» **Source document**
== == ==

Papua New Guinean politician (1978–2025)

Solan Mirisim (October 9, 1978 – December 1, 2025) was a Papua New Guinean politician and businessman who served as the Minister of the Papua New Guinea Defence Force from 2017 to 2019. And again from 2020 until his suspension in 2021. After his suspension, he served as the Minister of Department of Works and Highways from 2022 until his death.

== Early life and education ==
Solan was born on October 9, 1978 in Telefomin, West Sepik. He went to Telefomin Primary School and Telefomin High School before going to Lae and being educated at Lae Business College. He earned a certificate in Business Management.

== Political career ==
Solan began his political career when he was first affiliated with the People's National Congress Party (PNC) during the 2012 Papua New Guinean general election, where he received over 7,000 votes.

During the 2017 Papua New Guinean general election, he represented as a PNC candidate. He later switched to the Pangu Pati sometime before the 2022 Papua New Guinean general election, where he represented the Telefomin district.

Solan served as the Defence Minister for the Papua New Guinea Defence force from 2017 until he resigned on May 3, 2019. Prior to his resignation, rumors about him resigning in April 2019 were claimed to be debunked. Claiming social media stories were fake.

He later served again from December 2020 until June 2021 when he was suspended from his duties due to files revealing allegations of misconduct within office. He also was fined K500 for misinformation regarding his wife and children.

Following his suspension, he was appointed the Minister for Forestry until 2022 when he was appointed the Minister for Works and Highways by the Marape Government, and served from there.

=== Foreign relations ===
Solan has maintained foreign relations with multiple nations. In May 2018, he went on a courtesy call with Japanese ambassador Satoshi Nakajima, where they had discussed mutual interests and cooperation within engineering. In July 2018, he met the Chinese Defense Force Commander Gilbert Toropo and visited medical institutions. In October 2024, Chinese ambassador Yang Xiaoguang met with Solan and discussed promoting stronger synergy along with deeping and improving practical cooperation between China and Papua New Guinea.

== == ==

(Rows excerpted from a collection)
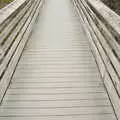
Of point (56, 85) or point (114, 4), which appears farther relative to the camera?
point (114, 4)

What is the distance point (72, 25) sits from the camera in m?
10.0

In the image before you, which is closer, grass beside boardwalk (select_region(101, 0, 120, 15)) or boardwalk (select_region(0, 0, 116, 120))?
boardwalk (select_region(0, 0, 116, 120))

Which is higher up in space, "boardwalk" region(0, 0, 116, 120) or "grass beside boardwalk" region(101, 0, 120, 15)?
"boardwalk" region(0, 0, 116, 120)

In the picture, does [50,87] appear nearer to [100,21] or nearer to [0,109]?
[0,109]

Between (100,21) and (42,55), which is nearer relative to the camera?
(100,21)

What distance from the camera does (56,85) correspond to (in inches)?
202

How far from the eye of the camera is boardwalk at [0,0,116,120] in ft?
14.0

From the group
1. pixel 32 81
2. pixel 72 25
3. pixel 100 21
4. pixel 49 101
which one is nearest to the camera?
pixel 49 101

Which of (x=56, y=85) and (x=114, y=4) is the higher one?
(x=56, y=85)

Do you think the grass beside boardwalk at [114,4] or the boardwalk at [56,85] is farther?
the grass beside boardwalk at [114,4]

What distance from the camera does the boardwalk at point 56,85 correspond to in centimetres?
428

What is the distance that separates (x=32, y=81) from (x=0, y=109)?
3.56ft

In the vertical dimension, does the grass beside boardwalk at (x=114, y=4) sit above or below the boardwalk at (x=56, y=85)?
below

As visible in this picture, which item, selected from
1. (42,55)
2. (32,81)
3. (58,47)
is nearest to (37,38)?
(58,47)
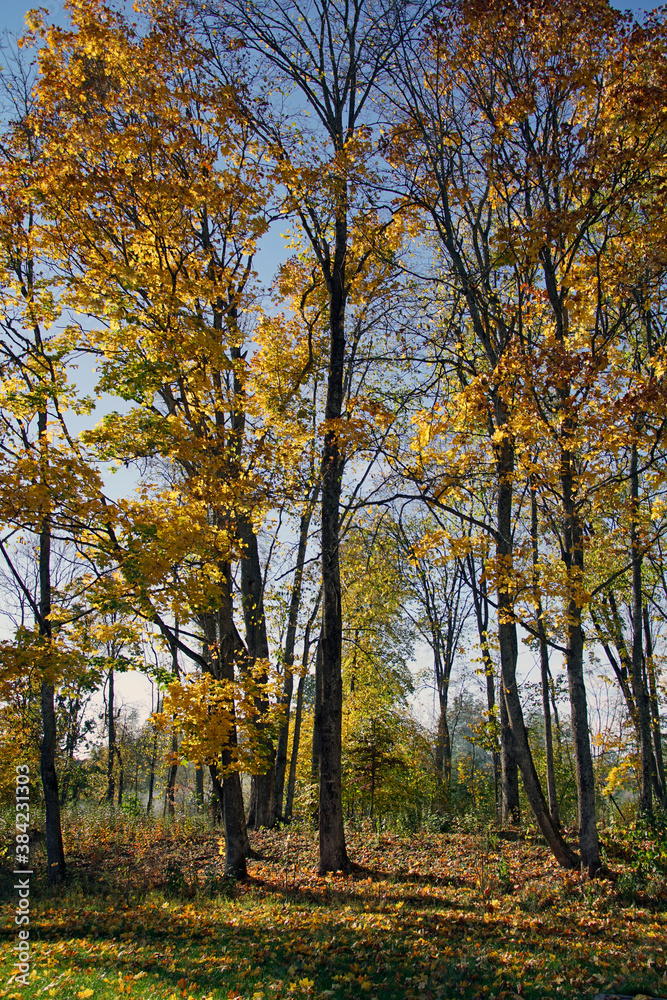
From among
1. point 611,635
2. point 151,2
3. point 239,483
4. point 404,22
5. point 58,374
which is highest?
point 151,2

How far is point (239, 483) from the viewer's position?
851 centimetres

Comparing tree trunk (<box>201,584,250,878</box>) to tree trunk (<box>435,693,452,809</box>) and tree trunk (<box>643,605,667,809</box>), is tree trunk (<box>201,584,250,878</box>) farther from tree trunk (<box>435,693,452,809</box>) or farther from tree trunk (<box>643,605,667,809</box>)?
tree trunk (<box>435,693,452,809</box>)

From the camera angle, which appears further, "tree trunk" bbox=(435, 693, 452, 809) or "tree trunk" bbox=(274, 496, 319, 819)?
"tree trunk" bbox=(435, 693, 452, 809)

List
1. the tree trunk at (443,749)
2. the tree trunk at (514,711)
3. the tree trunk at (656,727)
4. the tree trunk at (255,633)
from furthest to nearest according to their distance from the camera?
1. the tree trunk at (443,749)
2. the tree trunk at (656,727)
3. the tree trunk at (255,633)
4. the tree trunk at (514,711)

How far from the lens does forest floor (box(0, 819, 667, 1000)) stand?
165 inches

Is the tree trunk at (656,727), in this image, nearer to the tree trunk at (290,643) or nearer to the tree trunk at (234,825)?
the tree trunk at (290,643)

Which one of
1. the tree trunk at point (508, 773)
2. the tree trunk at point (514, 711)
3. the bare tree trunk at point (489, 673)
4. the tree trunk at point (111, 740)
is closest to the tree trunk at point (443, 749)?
the bare tree trunk at point (489, 673)

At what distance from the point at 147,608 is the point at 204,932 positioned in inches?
126

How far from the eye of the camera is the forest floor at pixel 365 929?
418 cm

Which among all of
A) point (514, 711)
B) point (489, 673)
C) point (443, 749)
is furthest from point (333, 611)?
point (443, 749)

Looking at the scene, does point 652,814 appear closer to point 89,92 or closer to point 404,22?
point 404,22

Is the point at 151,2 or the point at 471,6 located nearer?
the point at 471,6

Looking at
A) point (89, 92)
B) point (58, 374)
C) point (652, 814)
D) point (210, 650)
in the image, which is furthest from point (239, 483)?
point (652, 814)

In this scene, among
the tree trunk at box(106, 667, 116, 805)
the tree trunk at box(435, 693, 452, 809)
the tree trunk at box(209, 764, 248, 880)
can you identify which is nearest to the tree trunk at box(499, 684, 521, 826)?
the tree trunk at box(209, 764, 248, 880)
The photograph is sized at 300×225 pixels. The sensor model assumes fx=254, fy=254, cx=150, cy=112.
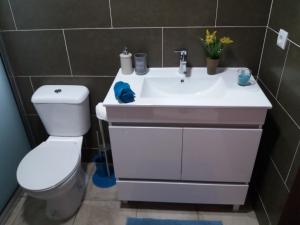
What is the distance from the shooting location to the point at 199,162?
1429mm

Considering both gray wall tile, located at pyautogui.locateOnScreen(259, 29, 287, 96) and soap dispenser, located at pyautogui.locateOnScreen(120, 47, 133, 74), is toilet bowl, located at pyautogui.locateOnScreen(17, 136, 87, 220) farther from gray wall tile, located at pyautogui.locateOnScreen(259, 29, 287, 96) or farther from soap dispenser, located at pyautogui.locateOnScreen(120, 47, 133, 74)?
gray wall tile, located at pyautogui.locateOnScreen(259, 29, 287, 96)

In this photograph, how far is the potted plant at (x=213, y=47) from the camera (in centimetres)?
144

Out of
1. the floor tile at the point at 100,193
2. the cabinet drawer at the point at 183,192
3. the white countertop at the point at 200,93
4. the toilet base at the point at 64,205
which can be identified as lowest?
the floor tile at the point at 100,193

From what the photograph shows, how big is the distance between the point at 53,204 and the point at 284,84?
152 centimetres

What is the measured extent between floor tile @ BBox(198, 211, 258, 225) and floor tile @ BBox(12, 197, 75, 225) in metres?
0.88

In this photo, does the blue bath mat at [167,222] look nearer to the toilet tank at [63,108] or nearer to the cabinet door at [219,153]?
the cabinet door at [219,153]

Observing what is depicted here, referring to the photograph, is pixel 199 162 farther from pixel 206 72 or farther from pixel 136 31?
pixel 136 31

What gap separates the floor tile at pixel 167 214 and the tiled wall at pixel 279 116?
426mm

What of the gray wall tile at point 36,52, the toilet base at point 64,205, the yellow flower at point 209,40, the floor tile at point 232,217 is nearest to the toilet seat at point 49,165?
the toilet base at point 64,205

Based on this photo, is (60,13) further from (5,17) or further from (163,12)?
(163,12)

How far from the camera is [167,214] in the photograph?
168cm

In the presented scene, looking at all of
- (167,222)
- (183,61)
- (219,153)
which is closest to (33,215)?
(167,222)

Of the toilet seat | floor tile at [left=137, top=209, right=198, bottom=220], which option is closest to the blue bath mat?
floor tile at [left=137, top=209, right=198, bottom=220]

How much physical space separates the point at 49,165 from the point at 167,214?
81cm
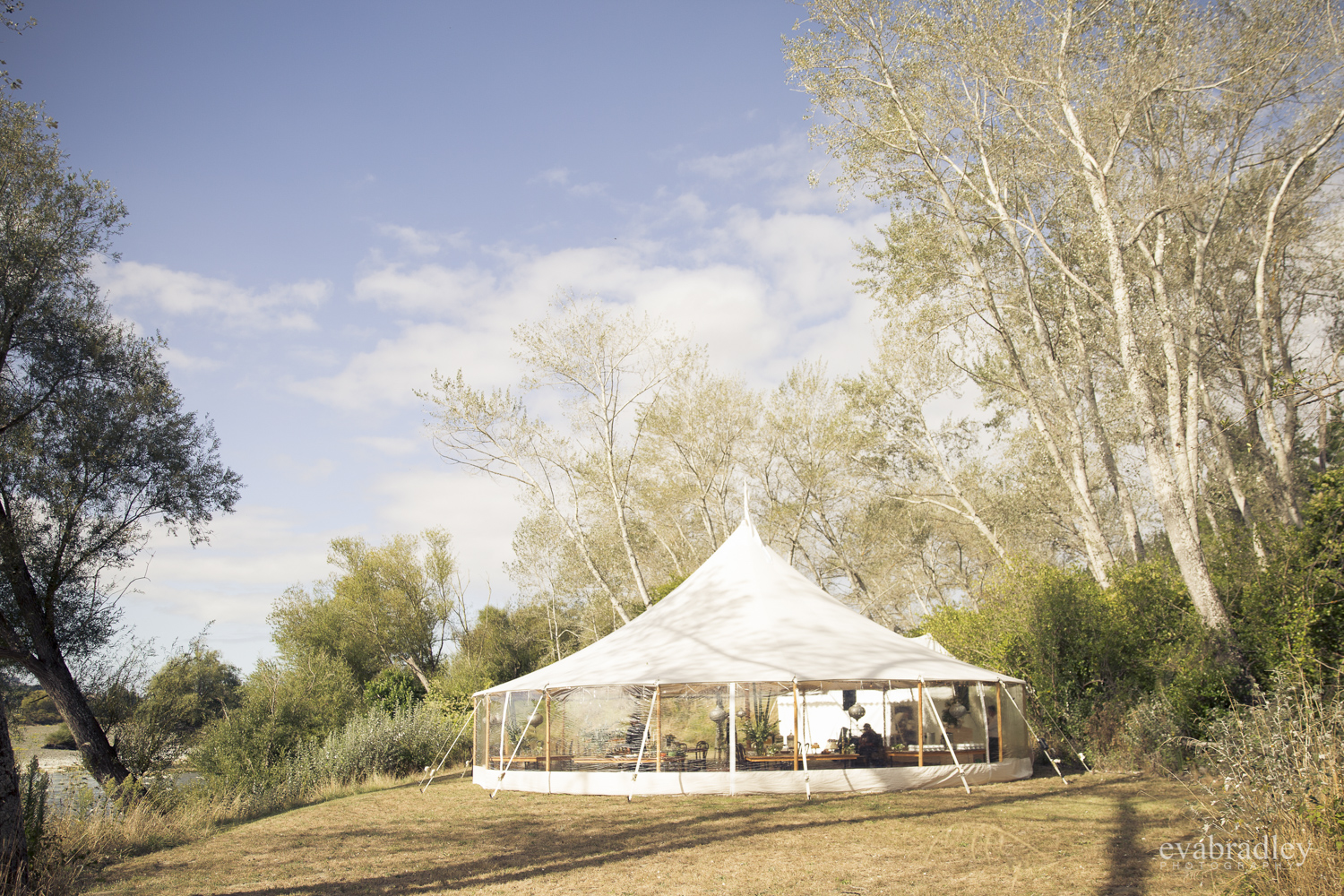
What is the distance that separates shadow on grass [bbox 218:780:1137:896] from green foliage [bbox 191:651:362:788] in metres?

== == ==

» **Problem statement**
For each statement, say whether it agrees with the biography of Solan Mirisim, answering yes or no and quoting the words from the biography that settle it. 1. He was born in Telefomin, West Sepik. 2. He earned a degree in engineering. 3. He resigned as Defence Minister on May 3, 2019. The rows have no connection to the biography.

» **Answer for this exercise**
1. Yes: "Solan was born on October 9, 1978 in Telefomin, West Sepik."
2. No: "He earned a certificate in Business Management."
3. Yes: "Solan served as the Defence Minister for the Papua New Guinea Defence force from 2017 until he resigned on May 3, 2019."